* _TEXTE À LIRE_:
-*-
Ministre de l’Économie, 22 novembre 2002, n° ECOC0300182Y
MINISTRE DE L’ÉCONOMIE
Lettre
PARTIES
Demandeur :
MINISTRE DE L'ECONOMIE
Défendeur :
Conseils de la société Norbert Dentressangle
MINISTRE DE L'ECONOMIE, DES FINANCES ET DE L'INDUSTRIE
Maître,
Par dépôt d'un dossier déclaré complet le 18 octobre 2002, vous avez notifié le projet d'acquisition de 99,28 % du capital et des droits de vote de la société Stockalliance par la société Groupe Norbert Dentressangle auprès de la société Transalliance Participations. Cette opération a été formalisée par un contrat de cession signé le 6 septembre 2002.
I. - LES PARTIES ET L'OPÉRATION
Stockalliance est une société détenue à 99,28 % par Transalliance Participations. Cette dernière est contrôlée indirectement à 100 % par l'Etablissement public de financement et de restructuration, qui est un établissement public administratif placé sous la tutelle du ministre chargé de l'Economie. Stockalliance, qui contrôle plusieurs filiales, est spécialisée dans la prestation de services logistiques. Dans la mesure où elle ne possède pas de flotte de camions, elle sous-traite à d'autres entreprises les prestations de transport de marchandises qui font notamment partie de ses prestations de logistique. Dans le cadre de son activité, elle gère 32 entrepôts représentant 460 000 m², dont [...] % sont en propriété, et emploie près de 1 000 personnes. En 2001, le groupe Stockalliance (ci-après " Stockalliance ") a réalisé un chiffre d'affaires de [>15] millions d'euros, quasi exclusivement en France.
La société Groupe Norbert Dentressangle est contrôlée par la société Financière Norbert Dentressangle, elle-même entièrement contrôlée par la famille Dentressangle. La Financière Norbert Dentressangle est à la tête d'un groupe (ci-après " Dentressangle "), présent essentiellement dans les services de transport et de logistique. L'activité du groupe est organisée autour de quatre branches : (i) transport des produits conditionnés, (ii) logistique des produits conditionnés, (iii) transport et logistique des produits vrac et (iv) transport et logistique des produits sous température. Dentressangle dispose d'un réseau européen comprenant 190 agences, dont 155 en France. Il possède en outre une flotte de 4 500 véhicules ainsi qu'une capacité de stockage et d'entreposage de 1,5 million m² à travers l'Europe. Le groupe a réalisé des chiffres d'affaires de près de 1 094 et 930 millions d'euros au cours des exercices clos respectivement au 31 mars 2002 et au 31 mars 2001. Un peu plus de 60 % du chiffre d'affaires du groupe est réalisé en France.
L'opération notifiée a pour effet d'entraîner le contrôle exclusif de Stockalliance au profit de Dentressangle. Cette opération constitue donc une concentration au sens de l'article L. 430-1 du du Code de commerce.
Compte tenu des chiffres d'affaires des entreprises concernées, cette opération n'est pas de dimension communautaire et est soumise aux dispositions des articles L. 430-3 et suivants du du Code de commerce, relatives à la concentration économique.
-*-
* _LIGNES DE DONNÉES_:
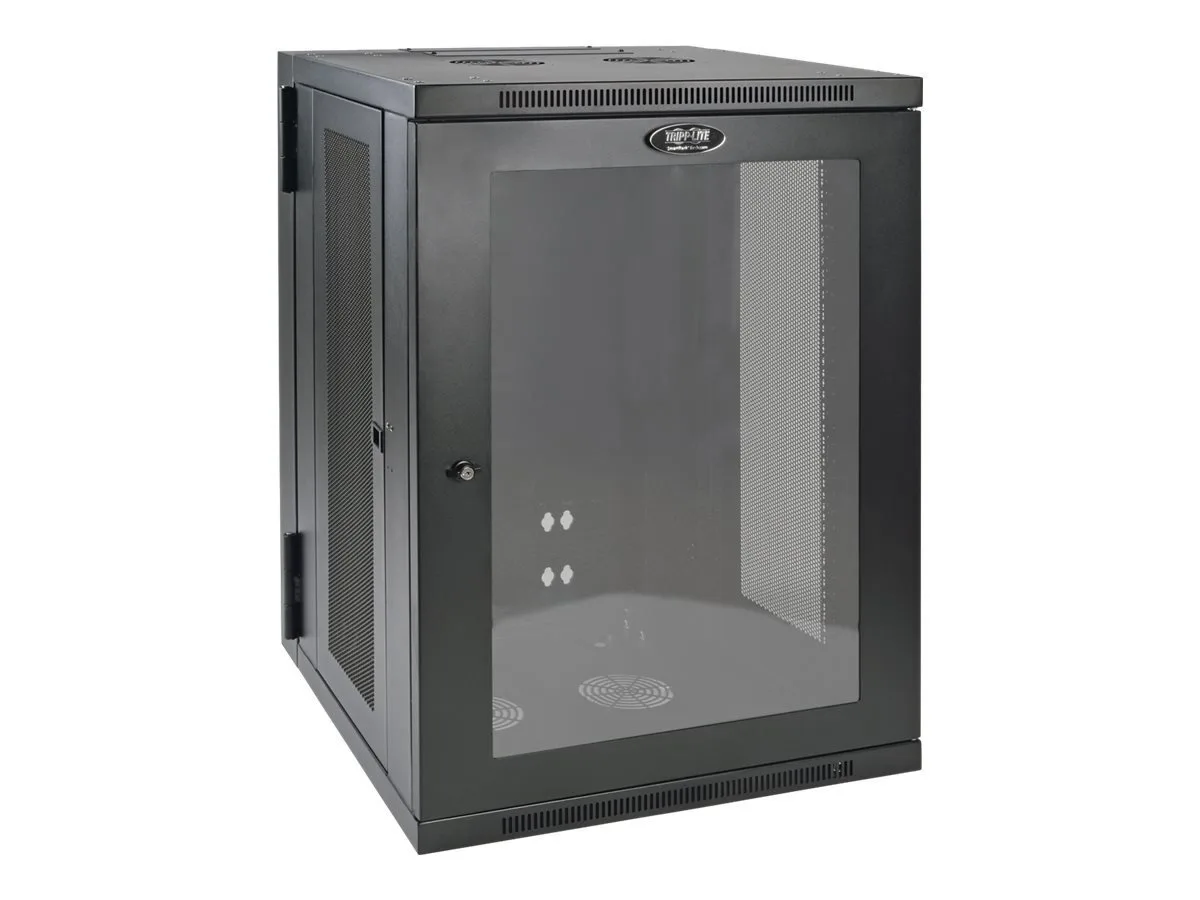 Tripp Lite Tripp Lite SRW18USG 18U Wall Mount Server Rack 21.6" Deep — product photo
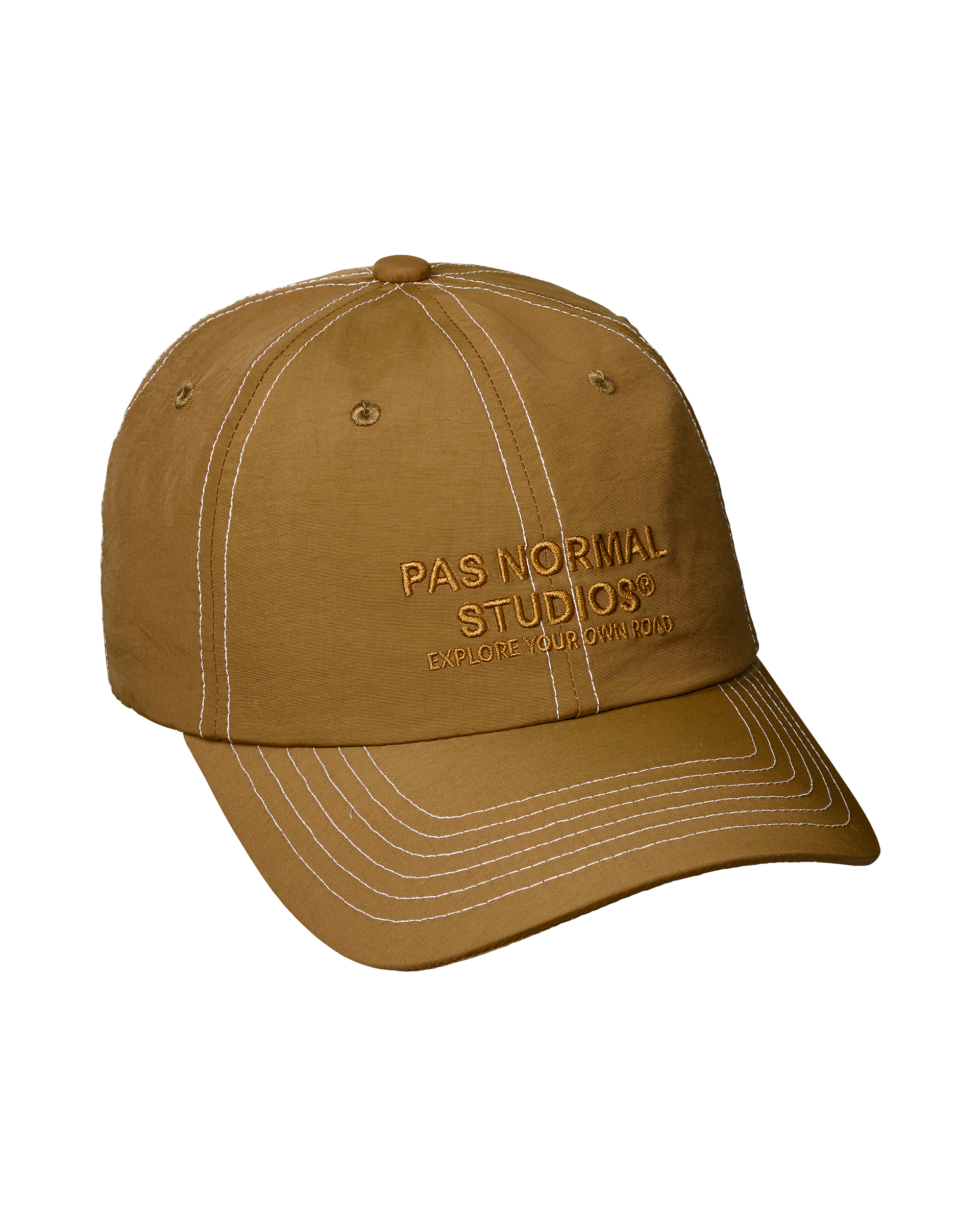 Off-Race Cap - Wood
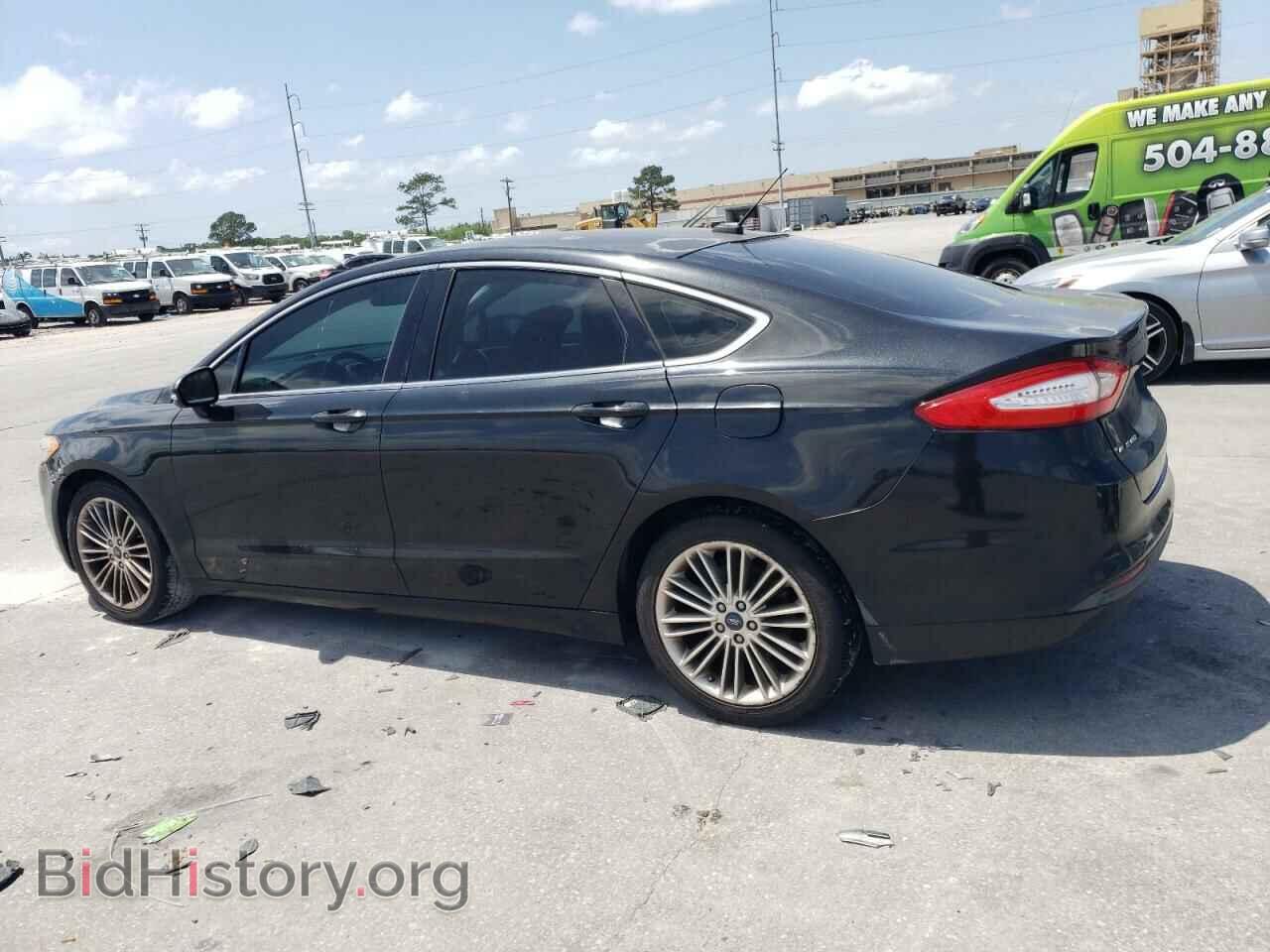 2013 FORD FUSION - VIN: 3FA6P0HR3DR153587 - Фото 2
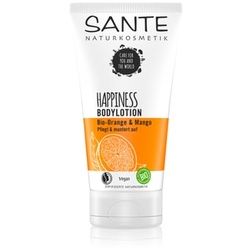 Sante Bio-Orange & Mango Happiness balsam do ciała 150 ml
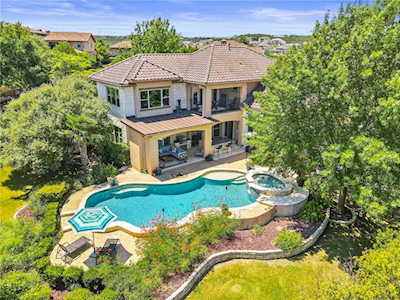 106 Cabo Del Sol Ct Lakeway, TX 78738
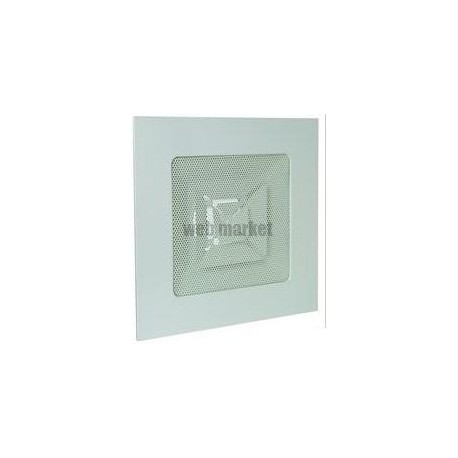 ALDES Diffuseur soufflage réglable 1 à 4 voies dalle plafond 600x600 SC360R D160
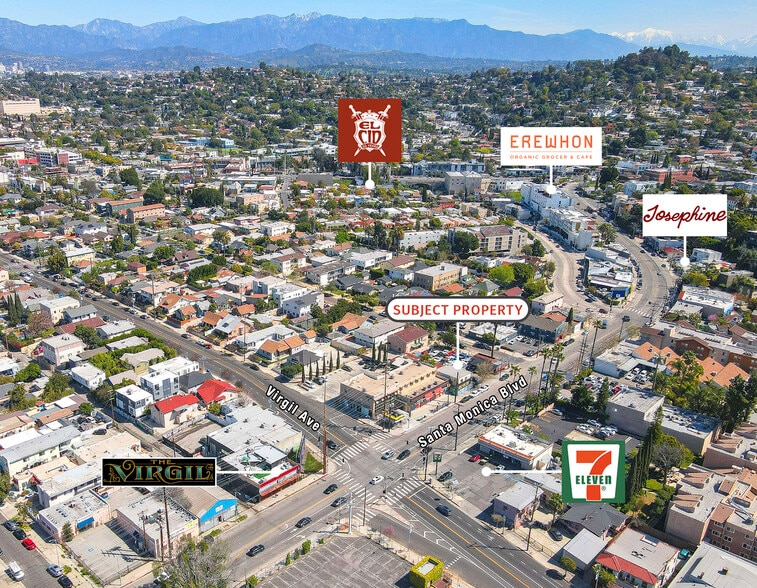 More Photos Of 4471 Santa Monica Blvd, Los Angeles Freestanding For Sale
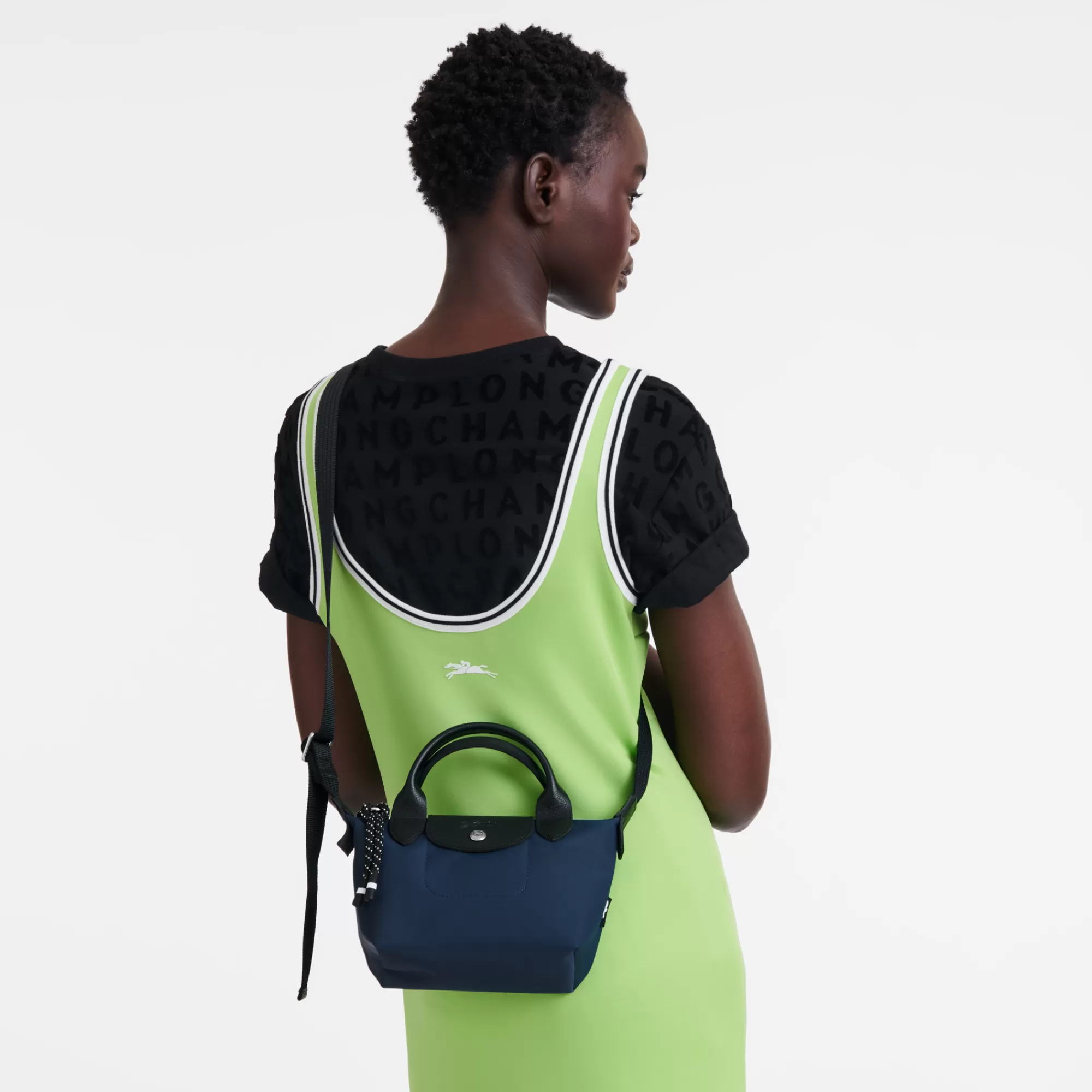 Le Pliage Collection | Le Pliage Xs>Longchamp Sac à Main XS Le Pliage Energy Marine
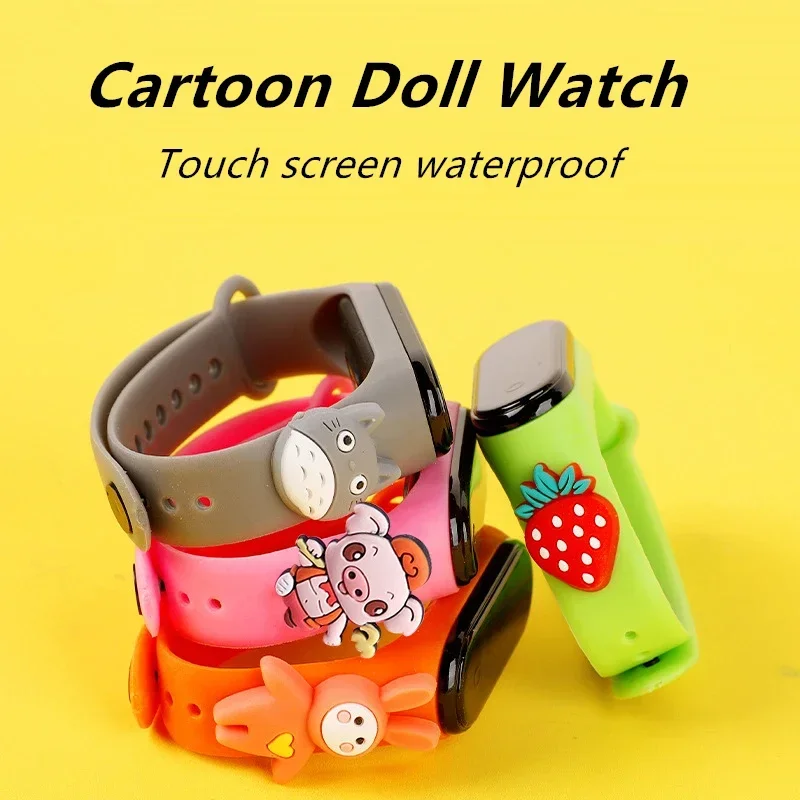 Waterproof Children Smart Touc - Smartwatch Watches Kids avis et prix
-*-
* _CONSIGNES_:
A) Reproduisez fidèlement tout le passage de la lettre du ministre qui va de "Compte tenu des" jusqu'à "la concentration économique.".
B) D'après la lettre du ministre, combien d'entrepôts Stockalliance gère-t-elle ?

* _CORRIGÉS_:
A)
Compte tenu des chiffres d'affaires des entreprises concernées, cette opération n'est pas de dimension communautaire et est soumise aux dispositions des articles L. 430-3 et suivants du du Code de commerce, relatives à la concentration économique.

B) Stockalliance gère 32 entrepôts, qui représentent 460 000 m².